Considering the fact that the market has already reached the 7,500 range, First Capital Research (FCR) recommends investors hold on to the equity allocation and begin exiting beyond 8,000.
“Despite the significant risk in the system due to the uncertain economic environment, the higher liquidity in the system, and cheaper valuations due to healthy earnings, we are upgrading the ASPI fair value for 2021E to a range of 7,500-8,000 from our previous range of 7,000-7,500,” First Capital Research said in its latest equity strategy.
“It amounts to a market return of +18% for 2021E, despite valuations been downgraded to a PER of 12.0x 12.5x (previous 14.0x 14.5x) considering the risks to the economy.”
First Capital Research is maintaining an expanded range for 2022E of 7,500-8,250 with a note of caution.
Is rising interest rates a risk for equity?
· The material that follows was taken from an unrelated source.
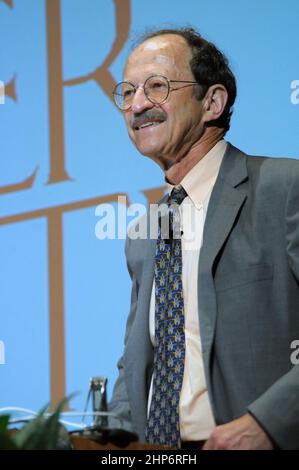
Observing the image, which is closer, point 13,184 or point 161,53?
point 161,53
First Capital Research: YES. Rising interest rates could be considered as a significant risk for the equity market. However, though we have already witnessed an uptrend in yields, the uptrend has been slow, due to the continuous maintenance of the liquidity position in the money market fueled by the rise in CBSL Holdings.
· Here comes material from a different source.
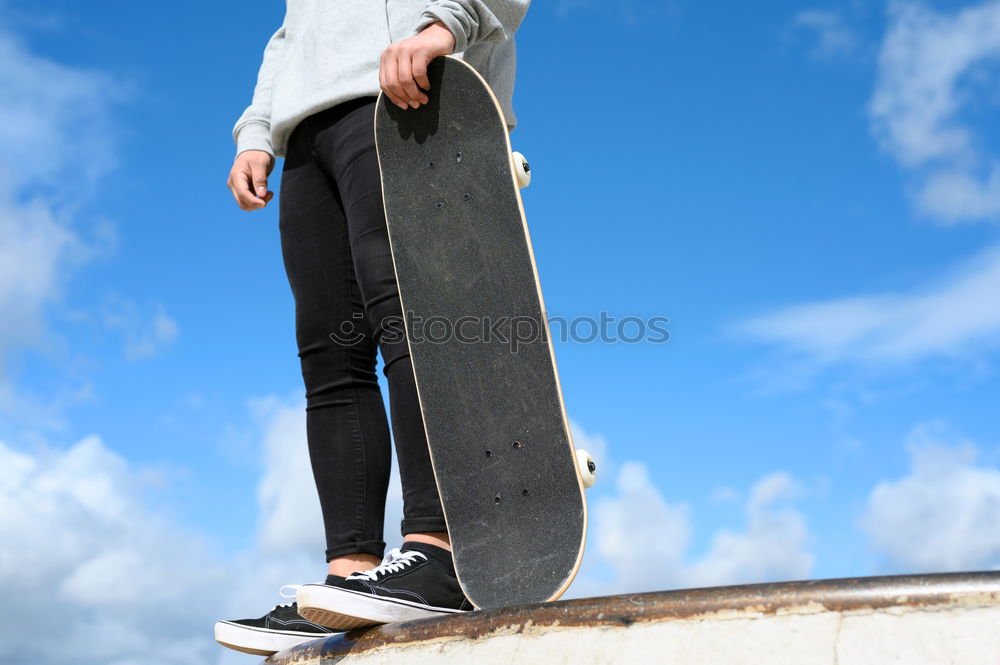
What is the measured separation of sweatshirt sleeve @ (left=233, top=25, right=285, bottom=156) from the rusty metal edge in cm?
156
This trend is likely to continue as the government continuously falls short of the revenue targets leading to money printing measures. Government further revised its already high budget deficit upwards to 9.5% of GDP but is most likely to reach a double digit deficit similar to 2020 amidst the continued infrastructure spending and additional unplanned spending required due to the 3rd Covid Wave.
Therefore, due to the risk in the system the rise in interest rates are likely to continue but at a much slower pace which is unlikely to impact the equity market.
However, investors should be mindful of the economic uncertainty and high foreign debt repayment which could lead to a sudden shock/black swan event in the medium term.